● RECORD SET
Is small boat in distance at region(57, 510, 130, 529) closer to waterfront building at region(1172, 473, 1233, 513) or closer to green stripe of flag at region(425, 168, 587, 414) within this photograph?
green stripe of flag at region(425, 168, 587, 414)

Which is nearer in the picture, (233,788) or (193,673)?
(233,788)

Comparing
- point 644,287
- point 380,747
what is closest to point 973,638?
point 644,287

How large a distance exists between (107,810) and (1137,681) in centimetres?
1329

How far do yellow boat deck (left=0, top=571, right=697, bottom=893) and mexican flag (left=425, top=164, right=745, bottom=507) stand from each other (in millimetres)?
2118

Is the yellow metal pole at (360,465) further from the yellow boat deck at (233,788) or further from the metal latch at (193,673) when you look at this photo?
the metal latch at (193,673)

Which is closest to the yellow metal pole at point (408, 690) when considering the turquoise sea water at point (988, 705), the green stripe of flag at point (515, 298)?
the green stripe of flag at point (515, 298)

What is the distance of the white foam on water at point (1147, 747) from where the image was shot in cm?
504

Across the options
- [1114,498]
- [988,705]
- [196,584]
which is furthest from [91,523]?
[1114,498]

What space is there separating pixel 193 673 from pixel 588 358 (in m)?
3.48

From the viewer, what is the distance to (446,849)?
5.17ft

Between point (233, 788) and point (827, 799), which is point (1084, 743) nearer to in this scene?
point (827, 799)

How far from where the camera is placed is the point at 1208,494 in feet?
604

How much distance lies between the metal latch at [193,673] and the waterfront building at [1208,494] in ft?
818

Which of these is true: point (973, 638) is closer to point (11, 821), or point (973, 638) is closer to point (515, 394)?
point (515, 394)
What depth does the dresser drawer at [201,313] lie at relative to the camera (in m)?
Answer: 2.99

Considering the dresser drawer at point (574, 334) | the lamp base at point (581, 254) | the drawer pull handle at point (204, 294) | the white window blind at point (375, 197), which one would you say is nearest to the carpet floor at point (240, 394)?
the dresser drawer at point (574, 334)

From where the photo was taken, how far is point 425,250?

● PROBLEM DESCRIPTION
Rewrite all of the records above, switching every occurrence of "waterfront building" to "harbor building" and leaving everything else unchanged.

● THE OUTPUT
Is small boat in distance at region(57, 510, 130, 529) closer to harbor building at region(1172, 473, 1233, 513) or closer to green stripe of flag at region(425, 168, 587, 414) within this photograph?
green stripe of flag at region(425, 168, 587, 414)

Which is nearer in the picture, (233,788) or (193,673)?
(233,788)

Comparing
- point 644,287
- point 380,747
what is closest to point 973,638?
point 644,287

How large a distance exists between (107,810) and (1137,681) in centimetres?
1329

How far do yellow boat deck (left=0, top=571, right=697, bottom=893) and mexican flag (left=425, top=164, right=745, bottom=507) stand from each other (in millimetres)?
2118

Is the yellow metal pole at (360,465) further from the yellow boat deck at (233,788) or further from the metal latch at (193,673) when you look at this photo?
the metal latch at (193,673)

Which is closest to the yellow metal pole at point (408, 690) when considering the turquoise sea water at point (988, 705), the green stripe of flag at point (515, 298)?
the green stripe of flag at point (515, 298)

What is the distance of the white foam on water at point (1147, 747) from where the image was shot in cm?
504

Across the options
- [1114,498]
- [988,705]
- [196,584]
which is furthest from [91,523]?
[1114,498]

What space is there separating pixel 193 673 from pixel 588 358 (in m)?
3.48

From the viewer, what is the distance to (446,849)?
5.17ft

Between point (233, 788) and point (827, 799), which is point (1084, 743) nearer to in this scene?
point (827, 799)

How far from where the camera is placed is the point at 1208,494 in feet?
604

How much distance lies between the metal latch at [193,673] and the harbor building at [1208,494] in ft?
818

Which of these is true: point (973, 638) is closer to point (11, 821), or point (973, 638) is closer to point (515, 394)?
point (515, 394)
What depth does the dresser drawer at [201,313] lie at relative to the camera (in m)?
Answer: 2.99

Considering the dresser drawer at point (574, 334) | the lamp base at point (581, 254) | the drawer pull handle at point (204, 294) | the white window blind at point (375, 197), which one would you say is nearest to the carpet floor at point (240, 394)?
the dresser drawer at point (574, 334)

From where the photo was taken, how far is point 425,250?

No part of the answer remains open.